▶ WHAT YOU NEED TO DO
Decide whether each statement agrees with the PyVAST documentation: (a) the limit argument of export defaults to 100; (b) a continuous export ends once all eligible stored data has been evaluated; (c) setting limit to 0 means no results are produced. For each, answer yes or no and quote the deciding words of the text.

[PASSAGE PROVIDED — start]

VAST ships with Python bindings to enable interaction with VAST with primitives that integrate well with the Python ecosystem. We distribute the bindings as PyPI package called pyvast.

Experimental

PyVAST is considered experimental and subject to change without notice.

Install the PyPI package

Use pip to install PyVAST:

pip install pyvast

Use PyVAST

Quickstart

The following snippet illustrates a small script to query VAST.

#!/usr/bin/env python3

import asyncio
from pyvast import VAST, to_json_rows

async def example():
vast = VAST()

generator = vast.export("192.168.1.103", limit=10)
async for row in to_json_rows(generator):
print(row)

asyncio.run(example())

Overview

PyVAST is meant to expose all the VAST features that are relevant in a Python environment. For now though, it is still in active development and only the following interfaces are exposed:

  • export
  • count
  • status

Many options that exist on the CLI are not mapped to PyVAST. The idea here is to avoid overwhelming the API with options that are actually not needed when interacting with VAST from Python.

class VAST

    class VAST(
endpoint: Optional[str]
)

Create a connection to a VAST node that is listening at the specified endpoint. If no enpdoint is given the VAST_ENDPOINT environment variable is used, if that is also not present the vast.endpoint value from a local vast.yaml configuration file is used. In case that value is also not present the default connection endpoint of 127.0.0.1:5158 is used.

export

    coroutine export(
expression: str,
mode: ExportMode = ExportMode.HISTORICAL,
limit: int = 100
) -> AsyncIterable[TableSlice]

Evaluate an expression in a VAST node and receive the resulting events in an asynchronous stream of TableSlices.

The mode argument can be set to one of HISTORICAL, CONTINUOUS, or UNIFIED. A historical export evaluates the expression against data that is stored in the VAST database, the resulting output stream ends when all eligible data has been evaluated. A CONTINUOUS one looks at data as it flows into the node, it will continue to run until the event limit is reached, it gets discarded, or the node terminates.

The limit argument sets an upper bound on the number of events that should be produced. The special value 0 indicates that the number of results is unbounded.

[PASSAGE PROVIDED — finish]
[DATASET EXCERPT — start]

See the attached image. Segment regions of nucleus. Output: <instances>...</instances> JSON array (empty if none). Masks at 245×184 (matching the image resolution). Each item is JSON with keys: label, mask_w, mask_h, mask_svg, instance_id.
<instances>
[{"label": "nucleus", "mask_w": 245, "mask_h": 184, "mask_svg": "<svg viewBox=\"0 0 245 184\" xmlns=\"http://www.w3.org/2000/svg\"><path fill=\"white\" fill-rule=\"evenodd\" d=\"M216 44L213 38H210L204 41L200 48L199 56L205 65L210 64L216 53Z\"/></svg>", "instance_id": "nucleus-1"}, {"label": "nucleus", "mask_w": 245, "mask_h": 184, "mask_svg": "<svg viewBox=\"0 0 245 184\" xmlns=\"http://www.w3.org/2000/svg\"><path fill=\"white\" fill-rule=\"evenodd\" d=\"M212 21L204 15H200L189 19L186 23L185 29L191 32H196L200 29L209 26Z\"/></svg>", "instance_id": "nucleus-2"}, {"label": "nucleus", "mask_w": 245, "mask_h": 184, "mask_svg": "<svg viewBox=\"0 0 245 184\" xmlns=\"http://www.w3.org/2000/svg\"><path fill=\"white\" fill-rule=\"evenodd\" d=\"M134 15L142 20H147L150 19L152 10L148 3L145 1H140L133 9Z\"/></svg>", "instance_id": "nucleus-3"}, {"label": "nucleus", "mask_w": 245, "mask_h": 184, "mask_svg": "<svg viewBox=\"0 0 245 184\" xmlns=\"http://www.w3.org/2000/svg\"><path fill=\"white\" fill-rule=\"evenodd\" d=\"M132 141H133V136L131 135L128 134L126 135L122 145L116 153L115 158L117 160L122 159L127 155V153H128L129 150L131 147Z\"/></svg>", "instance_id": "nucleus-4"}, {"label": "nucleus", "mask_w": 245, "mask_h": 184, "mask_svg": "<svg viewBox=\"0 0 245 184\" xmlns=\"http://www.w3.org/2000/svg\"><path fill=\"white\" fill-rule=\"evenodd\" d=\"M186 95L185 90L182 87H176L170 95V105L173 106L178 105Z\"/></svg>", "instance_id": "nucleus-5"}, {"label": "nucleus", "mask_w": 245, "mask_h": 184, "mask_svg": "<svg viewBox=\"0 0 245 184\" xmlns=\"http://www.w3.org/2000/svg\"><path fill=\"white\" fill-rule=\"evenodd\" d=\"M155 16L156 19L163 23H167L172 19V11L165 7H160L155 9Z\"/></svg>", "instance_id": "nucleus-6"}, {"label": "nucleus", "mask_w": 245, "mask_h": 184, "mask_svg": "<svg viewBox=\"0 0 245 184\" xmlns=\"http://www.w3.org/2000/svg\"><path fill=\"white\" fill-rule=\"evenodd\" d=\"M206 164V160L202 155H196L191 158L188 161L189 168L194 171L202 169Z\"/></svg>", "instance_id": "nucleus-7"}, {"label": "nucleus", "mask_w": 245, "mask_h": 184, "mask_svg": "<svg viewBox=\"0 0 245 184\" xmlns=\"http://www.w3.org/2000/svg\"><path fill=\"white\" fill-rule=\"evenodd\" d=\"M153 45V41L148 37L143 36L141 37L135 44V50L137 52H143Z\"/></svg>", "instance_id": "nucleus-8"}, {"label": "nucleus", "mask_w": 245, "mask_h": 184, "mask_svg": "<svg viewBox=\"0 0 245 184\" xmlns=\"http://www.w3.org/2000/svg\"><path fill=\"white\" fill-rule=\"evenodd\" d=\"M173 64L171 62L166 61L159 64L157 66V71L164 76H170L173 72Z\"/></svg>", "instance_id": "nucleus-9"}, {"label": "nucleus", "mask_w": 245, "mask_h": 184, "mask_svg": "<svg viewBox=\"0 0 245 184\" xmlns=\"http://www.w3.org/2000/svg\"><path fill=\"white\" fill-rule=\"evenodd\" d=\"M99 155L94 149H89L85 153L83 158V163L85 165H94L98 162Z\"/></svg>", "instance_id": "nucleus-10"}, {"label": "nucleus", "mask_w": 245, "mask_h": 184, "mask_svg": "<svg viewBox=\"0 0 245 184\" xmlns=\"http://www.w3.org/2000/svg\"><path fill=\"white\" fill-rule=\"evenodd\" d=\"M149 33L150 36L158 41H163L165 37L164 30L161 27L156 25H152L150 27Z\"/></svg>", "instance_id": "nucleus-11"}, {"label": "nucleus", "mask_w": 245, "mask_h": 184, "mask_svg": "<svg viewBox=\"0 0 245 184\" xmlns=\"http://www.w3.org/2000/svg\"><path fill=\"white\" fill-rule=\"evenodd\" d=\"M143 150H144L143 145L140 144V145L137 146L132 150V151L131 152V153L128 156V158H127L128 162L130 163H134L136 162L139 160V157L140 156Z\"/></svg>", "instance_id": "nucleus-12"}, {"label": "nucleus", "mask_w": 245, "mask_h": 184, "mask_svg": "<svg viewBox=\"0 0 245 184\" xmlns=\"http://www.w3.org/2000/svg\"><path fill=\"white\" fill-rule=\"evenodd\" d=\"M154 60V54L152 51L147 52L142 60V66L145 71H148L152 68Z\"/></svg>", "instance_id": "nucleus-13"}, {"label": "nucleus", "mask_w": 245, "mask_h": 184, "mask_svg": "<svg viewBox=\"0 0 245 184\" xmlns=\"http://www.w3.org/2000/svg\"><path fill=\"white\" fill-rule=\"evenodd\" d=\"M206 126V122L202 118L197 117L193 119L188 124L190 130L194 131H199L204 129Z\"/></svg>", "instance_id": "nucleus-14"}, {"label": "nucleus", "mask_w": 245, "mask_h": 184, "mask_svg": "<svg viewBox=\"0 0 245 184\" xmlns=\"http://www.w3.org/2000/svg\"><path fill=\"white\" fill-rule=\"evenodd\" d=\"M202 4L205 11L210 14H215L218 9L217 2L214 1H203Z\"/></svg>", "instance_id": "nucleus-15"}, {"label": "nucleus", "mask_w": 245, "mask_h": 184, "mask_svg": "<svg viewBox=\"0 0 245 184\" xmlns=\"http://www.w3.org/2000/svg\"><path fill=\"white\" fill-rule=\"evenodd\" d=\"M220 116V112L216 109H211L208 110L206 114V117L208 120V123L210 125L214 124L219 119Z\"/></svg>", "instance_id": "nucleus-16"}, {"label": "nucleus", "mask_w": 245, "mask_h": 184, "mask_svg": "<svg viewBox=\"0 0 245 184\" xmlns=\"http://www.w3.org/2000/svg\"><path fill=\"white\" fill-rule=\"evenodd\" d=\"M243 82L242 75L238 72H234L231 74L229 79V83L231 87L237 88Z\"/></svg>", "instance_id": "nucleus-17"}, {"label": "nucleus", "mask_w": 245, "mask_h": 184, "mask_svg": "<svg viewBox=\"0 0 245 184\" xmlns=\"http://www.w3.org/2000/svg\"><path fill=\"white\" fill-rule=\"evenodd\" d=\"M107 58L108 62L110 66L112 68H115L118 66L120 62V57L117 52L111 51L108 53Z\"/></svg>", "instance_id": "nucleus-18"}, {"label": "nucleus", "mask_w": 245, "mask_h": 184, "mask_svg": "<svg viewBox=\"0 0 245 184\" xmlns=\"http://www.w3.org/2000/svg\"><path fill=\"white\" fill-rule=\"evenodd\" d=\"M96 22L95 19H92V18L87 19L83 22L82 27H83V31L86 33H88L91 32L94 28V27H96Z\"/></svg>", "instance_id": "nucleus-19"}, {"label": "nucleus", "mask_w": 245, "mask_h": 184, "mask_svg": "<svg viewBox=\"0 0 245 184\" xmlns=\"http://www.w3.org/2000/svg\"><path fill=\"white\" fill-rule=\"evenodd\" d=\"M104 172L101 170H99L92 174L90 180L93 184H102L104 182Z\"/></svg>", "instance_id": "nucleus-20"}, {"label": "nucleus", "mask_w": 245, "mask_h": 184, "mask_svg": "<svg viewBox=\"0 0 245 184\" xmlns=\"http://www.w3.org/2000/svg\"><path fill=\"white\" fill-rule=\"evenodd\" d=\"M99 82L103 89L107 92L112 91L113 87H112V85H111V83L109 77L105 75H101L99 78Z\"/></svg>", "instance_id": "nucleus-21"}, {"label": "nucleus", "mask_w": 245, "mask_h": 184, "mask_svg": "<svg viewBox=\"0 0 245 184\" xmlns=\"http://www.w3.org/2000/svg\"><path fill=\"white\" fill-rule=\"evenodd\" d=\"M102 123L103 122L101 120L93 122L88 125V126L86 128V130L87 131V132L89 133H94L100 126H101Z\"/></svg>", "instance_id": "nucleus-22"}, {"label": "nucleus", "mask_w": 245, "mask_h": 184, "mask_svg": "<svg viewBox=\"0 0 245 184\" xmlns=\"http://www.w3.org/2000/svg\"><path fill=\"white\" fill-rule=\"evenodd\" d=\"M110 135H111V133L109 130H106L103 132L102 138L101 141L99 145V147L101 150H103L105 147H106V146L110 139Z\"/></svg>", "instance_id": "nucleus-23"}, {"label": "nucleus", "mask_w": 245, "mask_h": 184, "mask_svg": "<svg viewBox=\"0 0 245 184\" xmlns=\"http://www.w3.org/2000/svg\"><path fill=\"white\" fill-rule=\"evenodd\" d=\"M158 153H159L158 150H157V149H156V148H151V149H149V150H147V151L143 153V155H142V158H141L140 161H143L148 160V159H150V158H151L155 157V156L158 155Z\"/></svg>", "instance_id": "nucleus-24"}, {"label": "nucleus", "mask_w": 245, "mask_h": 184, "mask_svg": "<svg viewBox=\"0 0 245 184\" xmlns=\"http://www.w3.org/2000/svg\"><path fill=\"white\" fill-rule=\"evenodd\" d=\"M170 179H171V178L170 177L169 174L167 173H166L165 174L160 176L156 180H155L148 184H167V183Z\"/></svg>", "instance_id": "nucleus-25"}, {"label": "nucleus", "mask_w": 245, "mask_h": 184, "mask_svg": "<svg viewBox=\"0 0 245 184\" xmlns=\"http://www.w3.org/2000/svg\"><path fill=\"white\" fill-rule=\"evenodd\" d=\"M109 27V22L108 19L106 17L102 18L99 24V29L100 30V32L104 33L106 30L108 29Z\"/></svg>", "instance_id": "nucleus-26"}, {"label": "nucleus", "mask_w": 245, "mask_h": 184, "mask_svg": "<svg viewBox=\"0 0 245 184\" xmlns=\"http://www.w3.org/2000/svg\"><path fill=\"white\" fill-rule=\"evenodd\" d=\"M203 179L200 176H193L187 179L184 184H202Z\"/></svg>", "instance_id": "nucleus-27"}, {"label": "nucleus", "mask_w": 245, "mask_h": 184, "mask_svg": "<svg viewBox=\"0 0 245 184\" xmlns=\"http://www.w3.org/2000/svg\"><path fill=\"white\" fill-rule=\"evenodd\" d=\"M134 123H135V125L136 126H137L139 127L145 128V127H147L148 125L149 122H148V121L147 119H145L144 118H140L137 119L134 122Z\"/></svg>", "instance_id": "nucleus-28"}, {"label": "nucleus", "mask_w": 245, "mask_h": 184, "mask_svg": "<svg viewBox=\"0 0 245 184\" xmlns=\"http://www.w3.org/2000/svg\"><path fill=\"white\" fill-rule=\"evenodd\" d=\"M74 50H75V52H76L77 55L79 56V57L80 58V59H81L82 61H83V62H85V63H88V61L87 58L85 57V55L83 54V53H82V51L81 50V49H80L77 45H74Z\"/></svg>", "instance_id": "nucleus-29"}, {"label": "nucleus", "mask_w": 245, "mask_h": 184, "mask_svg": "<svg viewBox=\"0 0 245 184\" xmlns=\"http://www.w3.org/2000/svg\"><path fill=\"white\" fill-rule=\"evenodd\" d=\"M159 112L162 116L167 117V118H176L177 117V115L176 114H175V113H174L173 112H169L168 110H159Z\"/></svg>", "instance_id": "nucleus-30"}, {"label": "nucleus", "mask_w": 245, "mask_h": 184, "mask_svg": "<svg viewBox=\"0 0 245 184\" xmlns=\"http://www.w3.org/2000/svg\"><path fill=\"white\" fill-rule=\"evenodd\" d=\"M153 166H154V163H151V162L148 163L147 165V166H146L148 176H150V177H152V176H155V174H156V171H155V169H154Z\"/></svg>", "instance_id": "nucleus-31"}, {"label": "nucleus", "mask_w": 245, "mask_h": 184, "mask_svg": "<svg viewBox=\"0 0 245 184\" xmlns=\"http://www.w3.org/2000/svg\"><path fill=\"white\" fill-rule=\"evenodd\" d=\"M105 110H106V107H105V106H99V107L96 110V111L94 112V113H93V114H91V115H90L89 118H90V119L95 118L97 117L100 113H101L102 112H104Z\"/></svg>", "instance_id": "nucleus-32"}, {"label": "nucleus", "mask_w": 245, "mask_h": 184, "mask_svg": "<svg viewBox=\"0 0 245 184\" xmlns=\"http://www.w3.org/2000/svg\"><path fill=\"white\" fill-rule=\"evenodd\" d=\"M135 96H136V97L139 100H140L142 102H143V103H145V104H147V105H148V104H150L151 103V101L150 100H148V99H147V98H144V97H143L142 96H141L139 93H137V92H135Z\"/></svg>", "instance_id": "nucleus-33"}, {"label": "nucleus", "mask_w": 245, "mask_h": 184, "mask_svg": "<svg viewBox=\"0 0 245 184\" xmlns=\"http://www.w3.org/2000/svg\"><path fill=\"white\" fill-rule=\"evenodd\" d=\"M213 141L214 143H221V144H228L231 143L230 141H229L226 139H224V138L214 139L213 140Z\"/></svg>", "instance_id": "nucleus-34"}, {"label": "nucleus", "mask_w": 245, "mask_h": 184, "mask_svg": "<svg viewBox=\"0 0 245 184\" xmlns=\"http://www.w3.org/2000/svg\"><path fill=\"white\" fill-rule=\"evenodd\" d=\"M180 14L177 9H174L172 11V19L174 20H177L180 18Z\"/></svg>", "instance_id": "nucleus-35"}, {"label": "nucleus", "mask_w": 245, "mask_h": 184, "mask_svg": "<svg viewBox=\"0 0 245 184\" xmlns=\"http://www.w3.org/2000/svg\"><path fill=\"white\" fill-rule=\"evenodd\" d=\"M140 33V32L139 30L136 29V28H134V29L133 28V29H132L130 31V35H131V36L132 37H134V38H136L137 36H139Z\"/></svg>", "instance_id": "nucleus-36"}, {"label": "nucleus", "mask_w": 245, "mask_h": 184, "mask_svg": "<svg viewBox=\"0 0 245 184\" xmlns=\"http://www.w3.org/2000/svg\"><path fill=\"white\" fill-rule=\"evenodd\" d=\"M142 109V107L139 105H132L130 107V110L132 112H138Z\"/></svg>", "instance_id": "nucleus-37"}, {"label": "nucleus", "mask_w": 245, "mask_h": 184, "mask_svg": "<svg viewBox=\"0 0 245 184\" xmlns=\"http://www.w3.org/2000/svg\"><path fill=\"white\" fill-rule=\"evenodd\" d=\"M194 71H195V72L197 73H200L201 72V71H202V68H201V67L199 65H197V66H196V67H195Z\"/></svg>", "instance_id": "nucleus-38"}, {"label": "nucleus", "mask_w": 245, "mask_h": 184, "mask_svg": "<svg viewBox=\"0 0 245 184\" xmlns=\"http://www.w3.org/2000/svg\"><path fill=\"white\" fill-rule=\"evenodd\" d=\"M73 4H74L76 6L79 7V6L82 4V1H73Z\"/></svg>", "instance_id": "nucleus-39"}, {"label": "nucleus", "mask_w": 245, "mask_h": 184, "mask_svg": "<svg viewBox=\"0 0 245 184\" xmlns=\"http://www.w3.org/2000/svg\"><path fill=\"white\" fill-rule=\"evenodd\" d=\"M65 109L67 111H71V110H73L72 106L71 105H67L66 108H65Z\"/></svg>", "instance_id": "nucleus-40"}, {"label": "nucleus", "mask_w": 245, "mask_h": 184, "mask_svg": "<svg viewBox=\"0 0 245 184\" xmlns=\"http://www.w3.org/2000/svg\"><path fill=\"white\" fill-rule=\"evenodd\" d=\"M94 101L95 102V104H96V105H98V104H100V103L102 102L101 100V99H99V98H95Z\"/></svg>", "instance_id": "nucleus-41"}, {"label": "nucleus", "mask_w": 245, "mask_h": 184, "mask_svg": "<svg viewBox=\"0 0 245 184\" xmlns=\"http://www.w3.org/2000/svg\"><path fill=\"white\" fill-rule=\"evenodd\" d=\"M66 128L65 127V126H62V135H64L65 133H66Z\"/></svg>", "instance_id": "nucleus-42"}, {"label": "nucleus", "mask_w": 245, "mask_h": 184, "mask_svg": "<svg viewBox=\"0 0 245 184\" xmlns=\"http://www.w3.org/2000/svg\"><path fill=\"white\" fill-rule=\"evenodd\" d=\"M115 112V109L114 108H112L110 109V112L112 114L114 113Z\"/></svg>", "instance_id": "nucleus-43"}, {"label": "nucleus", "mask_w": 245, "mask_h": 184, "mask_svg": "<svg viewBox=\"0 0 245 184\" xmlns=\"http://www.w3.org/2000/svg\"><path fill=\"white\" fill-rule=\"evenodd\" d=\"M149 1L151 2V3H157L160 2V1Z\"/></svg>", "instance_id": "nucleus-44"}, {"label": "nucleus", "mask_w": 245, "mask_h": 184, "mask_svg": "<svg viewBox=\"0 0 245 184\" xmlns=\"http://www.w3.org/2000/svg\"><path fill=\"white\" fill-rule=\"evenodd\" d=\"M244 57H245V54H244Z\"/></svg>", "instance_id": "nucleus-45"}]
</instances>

[DATASET EXCERPT — finish]

▶ TASK RESPONSE
(a) Yes: "limit: int = 100"
(b) No: "A CONTINUOUS one looks at data as it flows into the node, it will continue to run until the event limit is reached, it gets discarded, or the node terminates."
(c) No: "The special value 0 indicates that the number of results is unbounded."